Hear hear Suave!Here's to looking like something out of Baywatch before the year is over!(chin chin)
Come on Peas - admit it - the post was searching for Ass-inine Comments
Baywatch....implants & self-tan....lets not go there again!
you do know that you have to get on again tonight if you are hoping for any kind of relief any time soon hehehe
Antoine - I know. Perhaps it was in the back of my mind the whole time. :)Revolving - wahahahaha! No I'm perfectly happy with my B cups. And as for self-tan, well, no comment. :)Nessers - I'm jumping back on tonight. I can't wait. I think there's something wrong with me. I've never been one to actually enjoy exercise.
It's called The Zone homes! When you in there you're a God and that feels great!!! Same zone that makes people run from Maritzburg to Durban (honestly!!!) or pick up 250kgs!!! I haven't been in the zone in years :-( and I miss it SO much. Thing is, to get there requires significant effort.
OK I'm Zoning. I like that. It sounds better than 'I'm having a nervous breakdown.'
So all you have to do is to go to Rosebank and you'll feel healthy & fit??Lets go shopping!!
Revolving - it works everytime! :)I was there during lunch throwing money around like there was no tomorrow.(Birthday present. Aren't I nice?)
Hmm...Mall-aciseEscalator = Treadmill + Step machineCarrier Bags = WeightliftingFitting Room contortion = YogaRed Hanger Sale = Thai-BoTrying on shoes = Leg extensionsMe thinks you may be an exercise fanatic?

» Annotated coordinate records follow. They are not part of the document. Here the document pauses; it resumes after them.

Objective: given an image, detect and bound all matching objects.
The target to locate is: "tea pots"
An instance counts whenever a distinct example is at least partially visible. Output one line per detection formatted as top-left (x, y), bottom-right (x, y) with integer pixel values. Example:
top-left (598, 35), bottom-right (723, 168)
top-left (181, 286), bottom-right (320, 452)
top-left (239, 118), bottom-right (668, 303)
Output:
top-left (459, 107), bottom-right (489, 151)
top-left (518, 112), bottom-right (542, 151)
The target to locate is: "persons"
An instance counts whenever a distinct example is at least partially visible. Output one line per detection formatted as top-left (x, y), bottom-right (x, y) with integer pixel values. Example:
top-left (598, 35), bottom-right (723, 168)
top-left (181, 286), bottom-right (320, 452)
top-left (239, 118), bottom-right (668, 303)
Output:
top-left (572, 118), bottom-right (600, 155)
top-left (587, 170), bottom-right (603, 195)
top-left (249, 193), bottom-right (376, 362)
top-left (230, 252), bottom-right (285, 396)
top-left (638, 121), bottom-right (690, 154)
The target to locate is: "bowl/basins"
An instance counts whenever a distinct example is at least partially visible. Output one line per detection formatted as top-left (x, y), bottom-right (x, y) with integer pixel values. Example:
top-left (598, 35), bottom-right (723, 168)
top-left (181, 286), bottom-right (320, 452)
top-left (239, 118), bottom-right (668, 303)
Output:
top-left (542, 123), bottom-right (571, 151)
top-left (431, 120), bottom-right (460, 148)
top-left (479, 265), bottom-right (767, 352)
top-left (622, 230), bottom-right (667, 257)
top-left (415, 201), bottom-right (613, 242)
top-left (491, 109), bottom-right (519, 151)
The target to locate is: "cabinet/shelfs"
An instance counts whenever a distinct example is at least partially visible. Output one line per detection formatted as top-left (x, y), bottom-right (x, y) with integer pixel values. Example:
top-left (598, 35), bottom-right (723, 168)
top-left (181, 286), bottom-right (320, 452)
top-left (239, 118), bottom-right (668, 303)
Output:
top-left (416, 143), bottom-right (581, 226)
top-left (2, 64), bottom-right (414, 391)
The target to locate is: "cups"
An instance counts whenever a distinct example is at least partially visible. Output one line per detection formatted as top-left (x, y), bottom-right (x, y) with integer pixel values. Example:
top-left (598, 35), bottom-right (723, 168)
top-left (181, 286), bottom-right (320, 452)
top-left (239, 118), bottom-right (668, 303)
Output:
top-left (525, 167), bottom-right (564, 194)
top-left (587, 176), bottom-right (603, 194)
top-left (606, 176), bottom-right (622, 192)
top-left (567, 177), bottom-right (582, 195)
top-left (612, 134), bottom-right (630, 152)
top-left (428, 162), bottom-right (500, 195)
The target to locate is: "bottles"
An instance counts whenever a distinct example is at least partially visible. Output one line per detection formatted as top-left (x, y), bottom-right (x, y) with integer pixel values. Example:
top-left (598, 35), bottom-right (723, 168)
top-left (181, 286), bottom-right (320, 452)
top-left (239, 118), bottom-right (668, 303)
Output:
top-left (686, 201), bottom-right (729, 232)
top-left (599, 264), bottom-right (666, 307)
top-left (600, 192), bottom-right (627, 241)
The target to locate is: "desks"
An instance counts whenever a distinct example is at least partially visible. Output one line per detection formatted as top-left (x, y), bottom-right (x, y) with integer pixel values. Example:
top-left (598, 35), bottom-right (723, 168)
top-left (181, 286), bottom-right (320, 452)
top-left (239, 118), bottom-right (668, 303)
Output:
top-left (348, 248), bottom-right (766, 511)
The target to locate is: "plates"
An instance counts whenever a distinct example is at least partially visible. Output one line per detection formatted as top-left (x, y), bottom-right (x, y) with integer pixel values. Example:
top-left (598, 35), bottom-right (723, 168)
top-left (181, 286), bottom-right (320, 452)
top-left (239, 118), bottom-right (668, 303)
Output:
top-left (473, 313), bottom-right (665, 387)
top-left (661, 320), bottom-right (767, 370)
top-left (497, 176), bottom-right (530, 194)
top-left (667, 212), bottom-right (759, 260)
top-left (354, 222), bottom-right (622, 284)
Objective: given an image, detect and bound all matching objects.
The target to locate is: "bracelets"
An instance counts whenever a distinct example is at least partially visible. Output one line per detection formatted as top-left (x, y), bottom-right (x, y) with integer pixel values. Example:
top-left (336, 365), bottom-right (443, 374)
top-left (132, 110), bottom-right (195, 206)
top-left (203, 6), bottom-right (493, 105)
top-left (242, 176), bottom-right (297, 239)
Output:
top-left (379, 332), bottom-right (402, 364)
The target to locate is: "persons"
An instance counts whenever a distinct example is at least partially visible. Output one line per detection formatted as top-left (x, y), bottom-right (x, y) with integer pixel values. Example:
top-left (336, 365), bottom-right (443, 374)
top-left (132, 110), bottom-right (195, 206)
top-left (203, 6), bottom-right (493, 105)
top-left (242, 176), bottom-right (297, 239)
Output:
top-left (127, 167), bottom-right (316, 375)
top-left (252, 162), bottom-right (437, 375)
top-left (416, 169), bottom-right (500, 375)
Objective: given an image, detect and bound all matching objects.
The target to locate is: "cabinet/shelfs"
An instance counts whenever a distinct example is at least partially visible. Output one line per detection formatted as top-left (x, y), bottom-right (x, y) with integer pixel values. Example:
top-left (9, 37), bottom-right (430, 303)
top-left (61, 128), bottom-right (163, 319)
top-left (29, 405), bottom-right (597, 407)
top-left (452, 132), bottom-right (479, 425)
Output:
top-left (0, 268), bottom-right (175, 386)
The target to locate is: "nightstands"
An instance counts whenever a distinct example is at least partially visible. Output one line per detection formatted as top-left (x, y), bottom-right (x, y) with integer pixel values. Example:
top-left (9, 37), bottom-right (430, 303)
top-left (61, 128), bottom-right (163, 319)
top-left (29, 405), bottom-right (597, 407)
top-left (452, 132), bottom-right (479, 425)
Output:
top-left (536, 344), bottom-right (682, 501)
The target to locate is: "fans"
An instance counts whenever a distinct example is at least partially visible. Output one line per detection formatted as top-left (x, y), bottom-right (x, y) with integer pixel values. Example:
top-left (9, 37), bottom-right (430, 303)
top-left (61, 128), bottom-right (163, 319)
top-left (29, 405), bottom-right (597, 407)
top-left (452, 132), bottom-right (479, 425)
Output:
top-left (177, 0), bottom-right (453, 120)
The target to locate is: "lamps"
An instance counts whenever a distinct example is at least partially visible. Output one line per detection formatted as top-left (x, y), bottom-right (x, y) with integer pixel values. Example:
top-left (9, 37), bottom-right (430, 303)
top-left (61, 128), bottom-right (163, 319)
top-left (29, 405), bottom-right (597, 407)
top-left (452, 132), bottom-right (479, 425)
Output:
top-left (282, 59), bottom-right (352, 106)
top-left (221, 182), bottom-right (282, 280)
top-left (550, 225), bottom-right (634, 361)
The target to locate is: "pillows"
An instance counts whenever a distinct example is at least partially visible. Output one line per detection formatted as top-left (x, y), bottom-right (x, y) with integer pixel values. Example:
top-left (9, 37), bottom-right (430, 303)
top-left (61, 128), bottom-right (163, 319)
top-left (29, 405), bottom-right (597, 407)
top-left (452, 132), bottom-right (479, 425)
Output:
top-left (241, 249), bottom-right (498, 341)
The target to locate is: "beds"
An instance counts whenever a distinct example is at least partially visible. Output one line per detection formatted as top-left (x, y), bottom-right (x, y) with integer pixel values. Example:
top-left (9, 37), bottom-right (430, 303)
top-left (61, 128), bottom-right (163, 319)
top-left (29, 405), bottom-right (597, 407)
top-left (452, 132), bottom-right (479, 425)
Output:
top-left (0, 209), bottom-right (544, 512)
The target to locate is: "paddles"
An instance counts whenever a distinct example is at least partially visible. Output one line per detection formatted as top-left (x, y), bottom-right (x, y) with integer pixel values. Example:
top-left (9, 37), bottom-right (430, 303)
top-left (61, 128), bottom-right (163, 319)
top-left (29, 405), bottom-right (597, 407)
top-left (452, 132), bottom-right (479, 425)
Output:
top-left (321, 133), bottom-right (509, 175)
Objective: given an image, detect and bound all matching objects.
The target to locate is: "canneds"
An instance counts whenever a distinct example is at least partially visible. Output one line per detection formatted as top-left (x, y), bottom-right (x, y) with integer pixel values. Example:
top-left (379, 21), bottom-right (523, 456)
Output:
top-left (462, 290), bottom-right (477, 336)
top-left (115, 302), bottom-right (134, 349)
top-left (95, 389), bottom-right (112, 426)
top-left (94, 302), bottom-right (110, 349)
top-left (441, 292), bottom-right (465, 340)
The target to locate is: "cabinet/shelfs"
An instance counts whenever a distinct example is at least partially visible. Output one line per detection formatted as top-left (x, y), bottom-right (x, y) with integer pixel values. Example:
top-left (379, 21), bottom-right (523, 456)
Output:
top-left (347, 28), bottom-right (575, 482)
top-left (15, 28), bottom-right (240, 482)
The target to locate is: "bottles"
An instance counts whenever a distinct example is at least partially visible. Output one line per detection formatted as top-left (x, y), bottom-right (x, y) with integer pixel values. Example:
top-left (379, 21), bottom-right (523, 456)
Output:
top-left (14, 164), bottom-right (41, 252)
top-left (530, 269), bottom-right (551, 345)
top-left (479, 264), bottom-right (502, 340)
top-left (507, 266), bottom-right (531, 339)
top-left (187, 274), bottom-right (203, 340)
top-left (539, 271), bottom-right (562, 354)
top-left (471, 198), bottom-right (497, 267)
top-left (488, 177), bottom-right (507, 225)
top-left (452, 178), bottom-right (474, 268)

Me thinks you'd be spot on Revolving.PS: Have you seen the chaos at a Red Hanger sale by the way?? These women go crackers. They fight over stuff, have cat fights, push each other out of the way. I'd rather pay full price.
But honey, it's supposed to be exercise - get in there and slap that bitch with the fake tits and real bling!!Do it for the sake of your future tight ass!!PS. Why do your hands feels clammy? Does it always get like this when you think about shopping??
I'm a lover not a fighter. ;)I have fought over a jersey once. In YDE. The bitch took it, as well.
Well, if you're not going to fight for it, best you learn to knit - not much gym there I'm afraid.
More Mall-acise/ SHOlymPics...-Cross country - when you realise you forgot to buy something at the other end of the mall;-Hurdles - when you try to find a table in a restaurant at lunchhour;-Freestyle swimming - when you realised you lost your car in the open parking during a rain storm;
Brilliant one chaps - I see you've given this some thought. :)
Why a gemsquash.. i mean.. why not an orange or a carrot!
Godsgimp - it's just more....descriptive. I guess.
Call it 'thought' or call it leopard crawling your way through the last few minutes of a painful mentally-decayed day. If it raised a smile, I am happy.